Asset management and investment banking firm of UAE

SHUAA Capital psc (DFM: SHUAA) is an asset management and investment banking platform.

== History ==
- SHUAA was established in the UAE in 1979 as the Arabian General Investment Corporation (AGICO) by Emiri Decree number 6 of Sheikh Rashid Al Maktoum. Initially, AGICO pooled capital from regional Chambers of Commerce and invested it across the region. The company was listed on the Kuwait Stock Exchange in 1984.
- In 2000, it listed on the Dubai Financial Market.
- In 2001, AGICO completed a name and identity change to SHUAA Capital - SHUAA is the Arabic acronym for Arabian General Investment Company.
- Between the period of 2003 and 2007, SHUAA was involved in a number of IPOs for regional companies including Arabtec, Amlak Finance, Aramex, Petrofac, Air Arabia, Deyaar and DP World
- In 2007 SHUAA opened offices in Saudi Arabia and issued an AED 1.5 billion (US$408.72 million) convertible bond to Dubai Banking Group, which on maturity in October 2008, was to convert to 250 million shares, representing a 32 per cent stake.
- Following the global economic downturn, an agreement on the restructuring of the convertible bond with Dubai Banking Group was reached on 2 September 2009 when 515,000,000 shares were issued to Dubai Banking Group. The agreement was based on revised terms and in consideration for the extinguishment of the issued bond, thus giving the Dubai Banking Group a shareholding of 48.4 per cent in SHUAA.

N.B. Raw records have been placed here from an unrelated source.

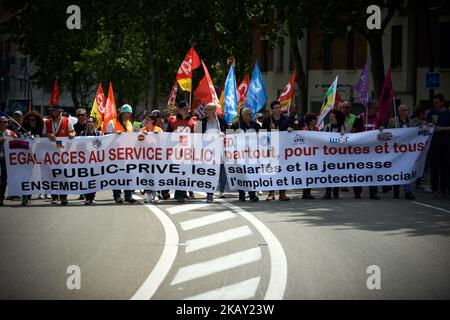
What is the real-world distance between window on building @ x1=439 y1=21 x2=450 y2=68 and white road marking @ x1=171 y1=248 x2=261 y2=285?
3281cm

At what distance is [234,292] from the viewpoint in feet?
29.9

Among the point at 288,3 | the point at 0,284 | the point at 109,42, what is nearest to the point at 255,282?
the point at 0,284

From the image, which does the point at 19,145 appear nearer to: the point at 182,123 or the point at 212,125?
the point at 182,123

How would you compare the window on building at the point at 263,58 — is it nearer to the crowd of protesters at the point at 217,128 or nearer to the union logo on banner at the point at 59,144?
the crowd of protesters at the point at 217,128

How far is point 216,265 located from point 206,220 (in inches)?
181

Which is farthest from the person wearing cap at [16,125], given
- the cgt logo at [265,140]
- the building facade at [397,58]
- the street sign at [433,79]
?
the building facade at [397,58]

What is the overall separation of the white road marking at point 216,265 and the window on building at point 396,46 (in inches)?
1408

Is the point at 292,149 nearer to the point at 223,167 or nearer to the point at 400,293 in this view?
the point at 223,167

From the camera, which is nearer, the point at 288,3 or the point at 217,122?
the point at 217,122

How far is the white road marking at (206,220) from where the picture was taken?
14672 mm

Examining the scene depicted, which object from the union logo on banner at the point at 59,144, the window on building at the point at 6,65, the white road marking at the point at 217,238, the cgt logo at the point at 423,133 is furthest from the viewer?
the window on building at the point at 6,65

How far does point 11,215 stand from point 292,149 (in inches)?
224
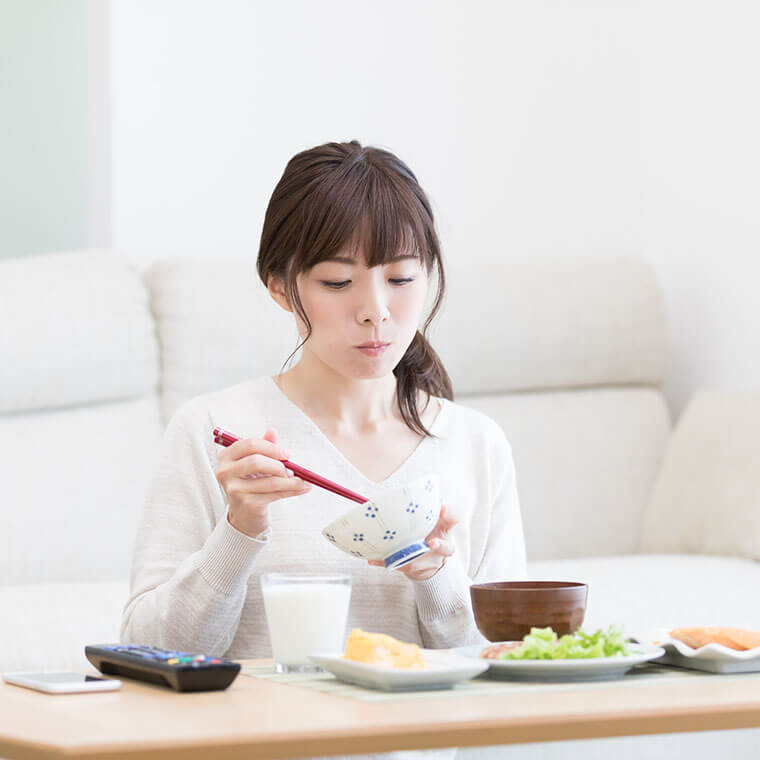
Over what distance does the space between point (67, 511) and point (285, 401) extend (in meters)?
1.13

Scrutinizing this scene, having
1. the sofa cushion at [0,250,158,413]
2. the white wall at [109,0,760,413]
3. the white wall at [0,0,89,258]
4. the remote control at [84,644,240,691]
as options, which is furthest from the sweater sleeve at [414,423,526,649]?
the white wall at [0,0,89,258]

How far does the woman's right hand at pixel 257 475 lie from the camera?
1.19 m

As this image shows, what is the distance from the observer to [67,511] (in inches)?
101

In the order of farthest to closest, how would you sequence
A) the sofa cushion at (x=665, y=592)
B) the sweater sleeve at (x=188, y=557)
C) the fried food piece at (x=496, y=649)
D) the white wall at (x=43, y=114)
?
the white wall at (x=43, y=114), the sofa cushion at (x=665, y=592), the sweater sleeve at (x=188, y=557), the fried food piece at (x=496, y=649)

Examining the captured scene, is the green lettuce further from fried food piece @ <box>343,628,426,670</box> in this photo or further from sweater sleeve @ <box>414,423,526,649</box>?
sweater sleeve @ <box>414,423,526,649</box>

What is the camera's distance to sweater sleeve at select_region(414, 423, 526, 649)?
1.36 metres

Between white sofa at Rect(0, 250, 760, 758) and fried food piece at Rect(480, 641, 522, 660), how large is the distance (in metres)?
1.08

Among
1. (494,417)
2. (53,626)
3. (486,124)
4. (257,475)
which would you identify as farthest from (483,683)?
(486,124)

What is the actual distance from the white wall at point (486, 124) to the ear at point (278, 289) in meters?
1.39

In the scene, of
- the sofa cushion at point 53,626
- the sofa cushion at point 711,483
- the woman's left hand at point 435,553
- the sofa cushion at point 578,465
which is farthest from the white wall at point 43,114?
the woman's left hand at point 435,553

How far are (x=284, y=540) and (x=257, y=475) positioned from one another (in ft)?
0.93

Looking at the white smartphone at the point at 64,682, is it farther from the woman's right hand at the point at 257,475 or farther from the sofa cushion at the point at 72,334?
the sofa cushion at the point at 72,334

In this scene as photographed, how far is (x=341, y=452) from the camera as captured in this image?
1.55m

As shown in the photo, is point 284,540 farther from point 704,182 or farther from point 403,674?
point 704,182
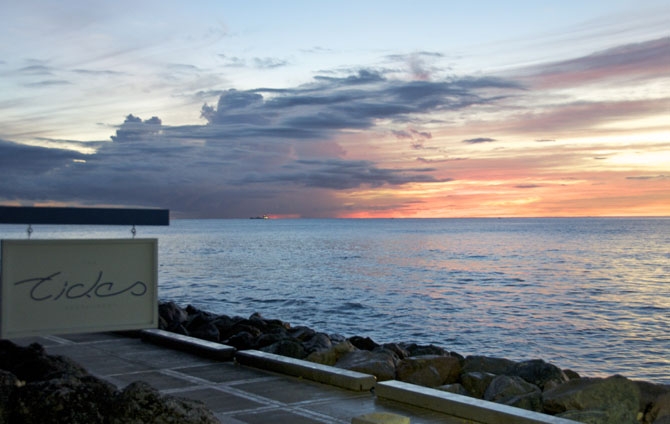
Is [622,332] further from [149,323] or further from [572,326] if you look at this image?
[149,323]

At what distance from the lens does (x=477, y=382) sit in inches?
422

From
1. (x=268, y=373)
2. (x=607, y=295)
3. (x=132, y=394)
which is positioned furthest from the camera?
(x=607, y=295)

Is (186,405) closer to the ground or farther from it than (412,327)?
farther from it

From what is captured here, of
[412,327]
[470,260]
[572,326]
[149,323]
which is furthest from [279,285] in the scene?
[149,323]

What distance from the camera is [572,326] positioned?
27.4m

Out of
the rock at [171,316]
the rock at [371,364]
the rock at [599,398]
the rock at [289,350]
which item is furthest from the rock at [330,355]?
the rock at [171,316]

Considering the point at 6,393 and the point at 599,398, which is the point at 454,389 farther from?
the point at 6,393

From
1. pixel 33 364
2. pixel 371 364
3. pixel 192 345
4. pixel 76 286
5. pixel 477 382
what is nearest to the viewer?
pixel 76 286

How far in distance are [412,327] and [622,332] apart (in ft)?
24.2

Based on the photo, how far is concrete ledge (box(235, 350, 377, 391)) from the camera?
29.2ft

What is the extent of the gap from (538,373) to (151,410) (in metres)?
7.64

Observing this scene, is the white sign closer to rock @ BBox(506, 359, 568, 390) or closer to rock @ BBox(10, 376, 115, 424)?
rock @ BBox(10, 376, 115, 424)

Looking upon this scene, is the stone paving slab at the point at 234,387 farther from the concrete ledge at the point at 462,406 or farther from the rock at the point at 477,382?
the rock at the point at 477,382

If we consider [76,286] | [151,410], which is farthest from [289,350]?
[151,410]
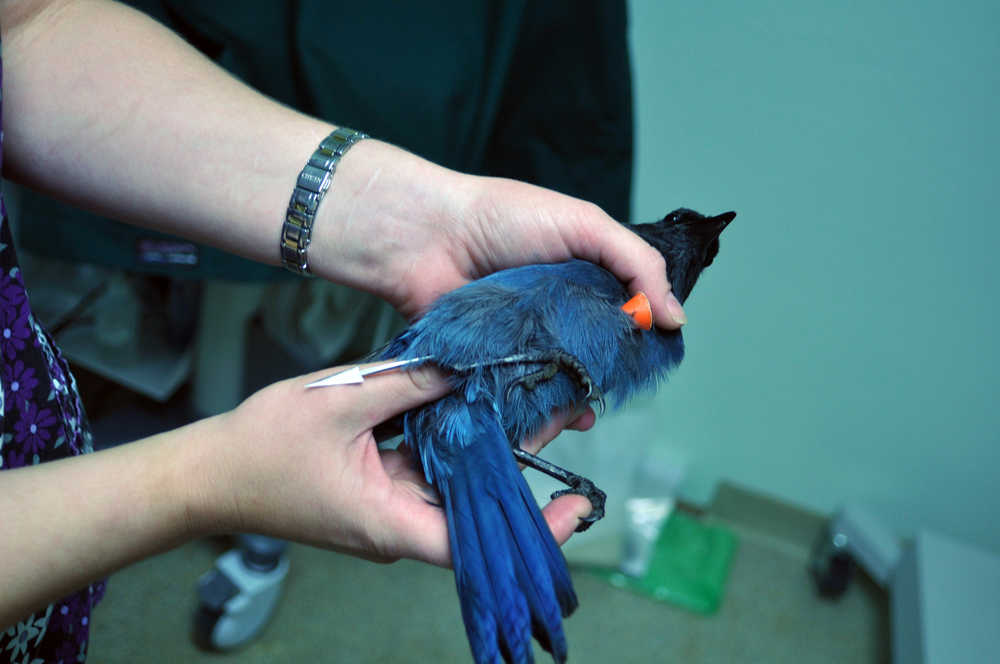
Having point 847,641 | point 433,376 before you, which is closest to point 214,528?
point 433,376

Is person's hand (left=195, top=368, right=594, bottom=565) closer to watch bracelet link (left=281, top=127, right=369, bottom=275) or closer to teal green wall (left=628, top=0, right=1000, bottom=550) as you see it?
watch bracelet link (left=281, top=127, right=369, bottom=275)

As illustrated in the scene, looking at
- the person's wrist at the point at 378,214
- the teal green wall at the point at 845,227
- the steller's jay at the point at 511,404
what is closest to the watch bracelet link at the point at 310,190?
the person's wrist at the point at 378,214

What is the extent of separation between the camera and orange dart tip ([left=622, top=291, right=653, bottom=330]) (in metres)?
0.98

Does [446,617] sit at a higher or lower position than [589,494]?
lower

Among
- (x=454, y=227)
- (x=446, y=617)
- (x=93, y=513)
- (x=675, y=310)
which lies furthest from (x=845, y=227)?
(x=93, y=513)

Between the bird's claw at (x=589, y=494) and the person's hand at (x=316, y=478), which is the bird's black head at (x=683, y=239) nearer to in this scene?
the bird's claw at (x=589, y=494)

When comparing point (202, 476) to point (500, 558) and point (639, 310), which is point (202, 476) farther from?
point (639, 310)

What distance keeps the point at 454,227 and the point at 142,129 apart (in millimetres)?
412

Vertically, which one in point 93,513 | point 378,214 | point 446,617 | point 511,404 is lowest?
point 446,617

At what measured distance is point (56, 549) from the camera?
25.1 inches

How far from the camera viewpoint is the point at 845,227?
1711 mm

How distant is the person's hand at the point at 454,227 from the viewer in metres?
0.98

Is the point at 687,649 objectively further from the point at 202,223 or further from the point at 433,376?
the point at 202,223

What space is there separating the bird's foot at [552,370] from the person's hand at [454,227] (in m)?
0.17
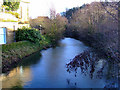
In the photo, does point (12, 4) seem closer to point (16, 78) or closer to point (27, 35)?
point (27, 35)

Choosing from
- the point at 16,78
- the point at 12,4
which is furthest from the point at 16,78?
the point at 12,4

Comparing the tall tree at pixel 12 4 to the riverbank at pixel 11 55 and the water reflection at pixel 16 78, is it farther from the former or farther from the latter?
the water reflection at pixel 16 78

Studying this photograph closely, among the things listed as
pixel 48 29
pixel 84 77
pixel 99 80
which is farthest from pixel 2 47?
pixel 48 29

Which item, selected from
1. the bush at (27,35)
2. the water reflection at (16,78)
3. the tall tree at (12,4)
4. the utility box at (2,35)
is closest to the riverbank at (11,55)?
the water reflection at (16,78)

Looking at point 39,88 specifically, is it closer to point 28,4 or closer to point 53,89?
point 53,89

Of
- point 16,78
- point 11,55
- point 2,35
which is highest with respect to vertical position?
point 2,35

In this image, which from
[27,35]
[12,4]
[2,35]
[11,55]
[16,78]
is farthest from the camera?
[27,35]

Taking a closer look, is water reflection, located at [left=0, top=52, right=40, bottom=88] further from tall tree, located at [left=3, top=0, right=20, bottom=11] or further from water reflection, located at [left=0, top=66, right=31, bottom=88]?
tall tree, located at [left=3, top=0, right=20, bottom=11]

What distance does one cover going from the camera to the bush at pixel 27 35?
14562mm

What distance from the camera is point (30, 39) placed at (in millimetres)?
15344

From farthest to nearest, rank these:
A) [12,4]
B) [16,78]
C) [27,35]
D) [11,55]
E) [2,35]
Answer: [27,35]
[12,4]
[2,35]
[11,55]
[16,78]

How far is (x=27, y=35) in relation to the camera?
15258mm

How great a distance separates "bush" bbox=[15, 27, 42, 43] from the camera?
14.6 meters

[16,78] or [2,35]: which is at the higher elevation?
[2,35]
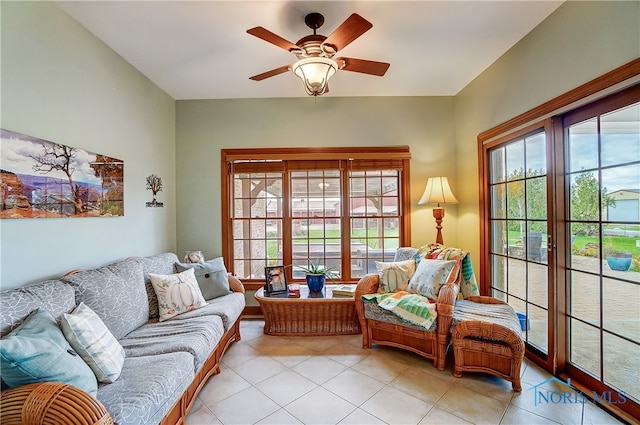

- In 2010 SHUAA embarked on a restructuring process which included divesting from non-core assets and strengthening its balance sheet.
- SHUAA continued the restructuring of its cost base in 2011 under a management team led by Sheikh Maktoum Hasher Al Maktoum, exiting its retail brokerage division and non-core investments. It also closed some regional branch and representative offices and refocused its research department for institutional clients.
- As a result of the vast restructuring program, SHUAA turned a profit of AED 1.3 million in the second quarter of 2013. On January 13, 2014 the company reported preliminary results for 2013 and a net profit of AED 2.8 million.
- SHUAA Capital (SHUAA) merged with Abu Dhabi Financial Group (ADFG) in 2019 in a transformational merger, creating the leading asset management and investment banking platform in the region.
- SHUAA's audited annual results for 2019 highlighted the company's solid financial performance and ability to sustain revenues and capitalize on growth opportunities, despite the focus on merger and integration activity as well as challenging market conditions and geopolitical uncertainty. The company reported an EBITDA of AED 186 million and a net profit to shareholders of SHUAA Capital of AED 47 million by 31 December 2019.
- In November 2020, SHUAA Capital announced a new partnership that aims to tap into the citizenship-for-investment market, with an initial $118 million real estate fund in Montenegro.
- In 2022, SHUAA was the key investor in Yabi, a financial literacy fintech startup in the MENA region.